Our investigations show that Juma’s motor vehicle had double-glass car windows that could withstand fire power.

BULLET PROOF

It is not clear if the vehicle was bullet proof or if the double-glass reinforcement was a special feature on the car. But this could explain why the driver’s window remained intact despite taking several bullets. It is suspected that another object was used to break the back seat window, painting a picture of a car that came under fire.

The KTN investigation shows that the businessman was shot twice in the chest, with the bullets leaving a gaping hole on his back. This revelation challenges the police theory that the businessman was shot while his motor vehicle was in motion.

Juma’s motor vehicle also had exit bullet holes on the far left of the windscreen.
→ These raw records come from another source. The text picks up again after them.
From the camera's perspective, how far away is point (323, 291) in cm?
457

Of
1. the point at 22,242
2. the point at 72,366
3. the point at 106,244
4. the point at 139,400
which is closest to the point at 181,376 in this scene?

A ballistic expert says if Juma took the two bullets to his chest while driving, the bullet entry holes would have been on the windscreen of his motor vehicle.

Our investigations show that the businessman’s right hand was badly damaged. This suggests that the victim saw his killers at close range and raised his hand to defend himself from they gunned him down.

A bullet in his neck indicates that Juma right next to his killers before they shot him.

Initially, police did not find a single bullet cartridge at the scene of the shooting, raising eyebrows about the identity of the gunmen and their motive. Police said yesterday they found two cartridges at the scene. But it is possible that the gunmen had a cartridge catcher.

If not that, the gun men would have to have shot the businessman in a drive-by shooting, disembarked from their getaway motor vehicle and retrieved their cartridges before leaving the scene of the murder.

Police will also need to unravel the position of the shooters since Juma’s motor vehicle had blood stains on the windscreen.